Triple Sugar Iron (TSI) Agar (Atlas pgs.78-79)
TSI is a differential media that can detect fermentation and hydrogen sulfide production. It is a rich medium containing a pH indicator, four protein sources or extracts, three sugars (testing for fermentation) and iron and sulfur compounds (testing for the production of hydrogen sulfide gas). TSI tubes are poured to have both a slant (on the top) and a butt (on the bottom). The slant is to allow for aerobic growth, the butt to allow for anaerobic growth (or at least reduced oxygen). It is a fairly complex test, having a number of combination results that are possible. When fermentation occurs, acid products are made which will change the color of the media from orange to yellow. If fermentation occurs with the production of gas, there will be cracks, breaks, or lifting of the agar in the tube. If fermentation of the sugars does not occur, the bacteria may digest the peptones, releasing alkaline end products. This will lower the pH and turn the medium red. If the sulfur compound is reduced, hydrogen sulfide will form and interact with the iron compound to form a black precipitate, which especially is visible in the butt. If the tube becomes largely black, it may be difficult to read the tube for fermentation. If nothing happens (no change) the medium will stay orange.
One complication is that three sugars are present, and that glucose is present in limiting amounts. For this reason, it is usually not possible to tell which sugar has been fermented, unless only glucose is fermented. If glucose is the only sugar that is fermented, then the result may be a red slant/yellow butt because when all the glucose is used up, peptones may be digested which will turn the slant red, but the butt ferments glucose slower, so it remains yellow.

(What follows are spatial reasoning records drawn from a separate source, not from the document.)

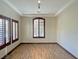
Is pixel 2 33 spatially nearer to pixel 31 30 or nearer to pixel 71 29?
pixel 71 29

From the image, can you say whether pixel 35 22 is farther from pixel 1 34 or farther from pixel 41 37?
pixel 1 34

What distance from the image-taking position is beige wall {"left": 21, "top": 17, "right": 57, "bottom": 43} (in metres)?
11.9

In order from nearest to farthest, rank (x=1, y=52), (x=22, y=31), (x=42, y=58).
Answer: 1. (x=1, y=52)
2. (x=42, y=58)
3. (x=22, y=31)

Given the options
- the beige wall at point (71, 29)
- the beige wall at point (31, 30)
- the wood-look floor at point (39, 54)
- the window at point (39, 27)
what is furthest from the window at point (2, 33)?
the window at point (39, 27)

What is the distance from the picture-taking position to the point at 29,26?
39.1ft

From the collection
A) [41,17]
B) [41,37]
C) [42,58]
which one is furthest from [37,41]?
[42,58]

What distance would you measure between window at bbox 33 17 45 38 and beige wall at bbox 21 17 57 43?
300mm

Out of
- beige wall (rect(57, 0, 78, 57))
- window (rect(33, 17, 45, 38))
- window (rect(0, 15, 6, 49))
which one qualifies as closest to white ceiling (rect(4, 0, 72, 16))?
beige wall (rect(57, 0, 78, 57))

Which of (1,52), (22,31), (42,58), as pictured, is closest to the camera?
(1,52)

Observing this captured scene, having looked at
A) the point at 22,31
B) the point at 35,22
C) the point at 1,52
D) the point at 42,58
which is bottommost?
the point at 42,58

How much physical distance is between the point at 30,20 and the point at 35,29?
3.36 ft

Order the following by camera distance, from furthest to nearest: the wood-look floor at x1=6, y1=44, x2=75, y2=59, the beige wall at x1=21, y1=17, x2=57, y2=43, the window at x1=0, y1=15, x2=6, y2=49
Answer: the beige wall at x1=21, y1=17, x2=57, y2=43 < the wood-look floor at x1=6, y1=44, x2=75, y2=59 < the window at x1=0, y1=15, x2=6, y2=49

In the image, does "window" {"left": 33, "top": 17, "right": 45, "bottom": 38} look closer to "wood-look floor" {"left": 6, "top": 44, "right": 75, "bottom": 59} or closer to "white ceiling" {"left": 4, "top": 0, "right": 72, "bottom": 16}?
"white ceiling" {"left": 4, "top": 0, "right": 72, "bottom": 16}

Purpose: this test aids in the identification and differentiation of members of Enterobacteriaceae (enterics) from other Gram- bacilli. It can also be used for other purposes, such as aiding in the identification of hydrogen sulfide producers and confirming oxygen requirements.
|yellow slant/yellow butt||aerobic and anaerobic fermentation of sucrose and/or lactose (and glucose)|
|red slant/yellow butt||aerobic: glucose fermented till it
ran out then peptones were digested
anaerobic: fermentation of glucose (butt ferments glucose slower)
|red slant/red butt||aerobic and anaerobic: no fermentation, peptones were used (not an enteric)|
|red slant/butt unchanged||aerobic: no fermentation, peptones
anaerobic: little or no growth (nothing used, not an enteric)
|no change in slant & butt||aerobic and anaerobic: nothing was used, bacteria is growing slowly if at all (not an enteric)|
|black precipitate, especially in butt||sulfur reduction has occurred (producing H2S)|
|cracks, breaks or lifting in agar||gas production during fermentation|
TSI appears to be less sensitive in detecting the production of hydrogen sulfide gas than other similar tests (SIM media, Kligler's Iron Agar, etc.). So, it is possible to observe the production of hydrogen sulfide in another test and not observe it in TSI. The sucrose in TSI may suppress the formation of hydrogen sulfide. Both TSI and Kligler's Iron Agar also use ferrous sulfate to detect the production of H2S, and this detector is less sensitive than other hydrogen sulfide detectors. TSI has an added sulfur source (sodium thiosulfate), but sulfur may also be obtained from certain amino acids present in the protein in the media.